En cas de décès de sa grand-mère ou de son grand-père, le salarié a droit à un jour ouvrable de congé pour deuil, conformément au Code du travail. Ce congé est accordé sans condition d’ancienneté et peut être pris dès l’annonce du décès. Les conventions collectives peuvent prévoir des conditions plus favorables (plus de jours de congé ou d’autres droits).
Combien de jours de congé en cas de décès d’un oncle ou d’une tante, d’un neveu ou d’une nièce ?
En cas de décès d’un oncle ou d’une tante, le salarié a droit à un jour ouvrable de congé pour deuil. Comme pour les autres congés pour événements familiaux (mariage, etc.), il est payé par l’employeur, et le salarié doit fournir un justificatif.

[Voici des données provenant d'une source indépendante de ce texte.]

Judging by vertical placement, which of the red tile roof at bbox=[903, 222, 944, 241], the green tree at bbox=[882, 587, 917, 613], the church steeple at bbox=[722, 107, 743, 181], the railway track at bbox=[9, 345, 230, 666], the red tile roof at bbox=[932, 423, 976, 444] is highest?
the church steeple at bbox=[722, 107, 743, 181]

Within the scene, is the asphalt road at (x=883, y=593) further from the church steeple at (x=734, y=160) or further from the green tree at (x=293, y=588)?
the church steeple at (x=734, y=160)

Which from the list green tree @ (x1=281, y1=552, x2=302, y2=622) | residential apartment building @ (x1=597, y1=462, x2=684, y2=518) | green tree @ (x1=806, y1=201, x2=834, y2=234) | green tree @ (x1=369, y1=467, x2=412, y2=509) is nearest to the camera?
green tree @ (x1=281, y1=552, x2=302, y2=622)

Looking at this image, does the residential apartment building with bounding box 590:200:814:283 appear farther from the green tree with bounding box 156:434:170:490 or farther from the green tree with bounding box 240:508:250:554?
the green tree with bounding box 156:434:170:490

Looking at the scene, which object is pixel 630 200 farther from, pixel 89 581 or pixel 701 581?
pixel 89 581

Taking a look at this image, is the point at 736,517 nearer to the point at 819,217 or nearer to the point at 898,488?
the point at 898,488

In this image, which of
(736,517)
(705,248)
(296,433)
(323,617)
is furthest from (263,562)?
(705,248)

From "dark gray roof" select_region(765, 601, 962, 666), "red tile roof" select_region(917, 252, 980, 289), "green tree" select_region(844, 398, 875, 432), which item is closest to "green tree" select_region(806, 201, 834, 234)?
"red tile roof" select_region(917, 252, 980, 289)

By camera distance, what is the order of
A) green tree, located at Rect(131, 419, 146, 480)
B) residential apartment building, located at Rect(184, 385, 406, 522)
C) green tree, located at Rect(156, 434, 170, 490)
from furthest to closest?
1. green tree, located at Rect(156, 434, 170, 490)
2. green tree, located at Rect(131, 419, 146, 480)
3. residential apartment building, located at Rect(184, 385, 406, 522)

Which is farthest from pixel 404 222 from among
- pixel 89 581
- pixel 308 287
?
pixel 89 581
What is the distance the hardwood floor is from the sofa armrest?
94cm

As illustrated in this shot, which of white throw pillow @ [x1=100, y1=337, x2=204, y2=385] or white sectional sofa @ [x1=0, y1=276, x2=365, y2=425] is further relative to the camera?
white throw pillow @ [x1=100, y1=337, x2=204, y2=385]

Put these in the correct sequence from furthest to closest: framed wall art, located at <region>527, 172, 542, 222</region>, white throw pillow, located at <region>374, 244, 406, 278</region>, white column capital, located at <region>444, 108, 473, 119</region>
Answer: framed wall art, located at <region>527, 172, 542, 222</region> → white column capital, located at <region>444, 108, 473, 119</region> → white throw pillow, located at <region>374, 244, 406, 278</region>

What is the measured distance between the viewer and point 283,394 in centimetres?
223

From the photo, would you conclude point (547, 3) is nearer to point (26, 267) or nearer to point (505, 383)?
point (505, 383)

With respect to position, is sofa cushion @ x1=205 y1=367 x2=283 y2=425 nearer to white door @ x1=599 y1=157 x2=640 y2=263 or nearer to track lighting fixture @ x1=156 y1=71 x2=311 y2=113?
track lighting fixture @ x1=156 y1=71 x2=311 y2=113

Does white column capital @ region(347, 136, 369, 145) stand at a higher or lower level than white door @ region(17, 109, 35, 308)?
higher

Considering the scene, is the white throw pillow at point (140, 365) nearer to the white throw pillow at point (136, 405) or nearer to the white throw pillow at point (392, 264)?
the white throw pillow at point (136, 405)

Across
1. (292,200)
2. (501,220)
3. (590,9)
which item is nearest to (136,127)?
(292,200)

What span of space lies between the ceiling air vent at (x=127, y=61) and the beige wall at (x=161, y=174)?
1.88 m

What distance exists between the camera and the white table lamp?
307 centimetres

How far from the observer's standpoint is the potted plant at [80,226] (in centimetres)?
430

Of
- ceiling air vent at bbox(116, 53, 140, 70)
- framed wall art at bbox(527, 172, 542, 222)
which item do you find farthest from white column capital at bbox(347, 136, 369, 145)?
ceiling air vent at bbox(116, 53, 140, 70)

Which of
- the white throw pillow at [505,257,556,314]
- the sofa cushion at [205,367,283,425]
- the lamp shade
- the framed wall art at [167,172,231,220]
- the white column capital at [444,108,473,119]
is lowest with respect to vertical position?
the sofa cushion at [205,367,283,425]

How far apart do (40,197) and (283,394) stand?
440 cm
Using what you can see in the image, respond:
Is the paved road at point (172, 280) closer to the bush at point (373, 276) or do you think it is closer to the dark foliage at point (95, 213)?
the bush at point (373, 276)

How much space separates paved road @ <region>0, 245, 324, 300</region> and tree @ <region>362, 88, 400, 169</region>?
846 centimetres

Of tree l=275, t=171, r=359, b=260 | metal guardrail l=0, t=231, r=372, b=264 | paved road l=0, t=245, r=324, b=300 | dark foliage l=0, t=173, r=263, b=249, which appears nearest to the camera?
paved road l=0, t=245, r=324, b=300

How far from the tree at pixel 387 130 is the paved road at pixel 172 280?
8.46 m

Combien de jours de congé pour un décès d’un conjoint, partenaire de PACS ou concubin ?
En cas de décès du conjoint, du partenaire de PACS ou du concubin, le salarié a droit à cinq jours ouvrables de congé pour deuil, conformément aux dispositions du Code du travail. Comme pour les autres congés pour événements familiaux, ce congé est payé par l’employeur et ne constitue pas une absence non rémunérée.
Combien de jours de congé pour un décès d’un beau-frère ou d’une belle-sœur ?
En cas de décès d’un beau-frère ou d’une belle-sœur, le salarié a droit à un jour ouvrable de congé pour deuil, conformément au Code du travail. Là encore, le salarié peut être amené à fournir un justificatif de décès. Il est également possible que des conventions collectives ou des accords d’entreprise prévoient des conditions plus favorables.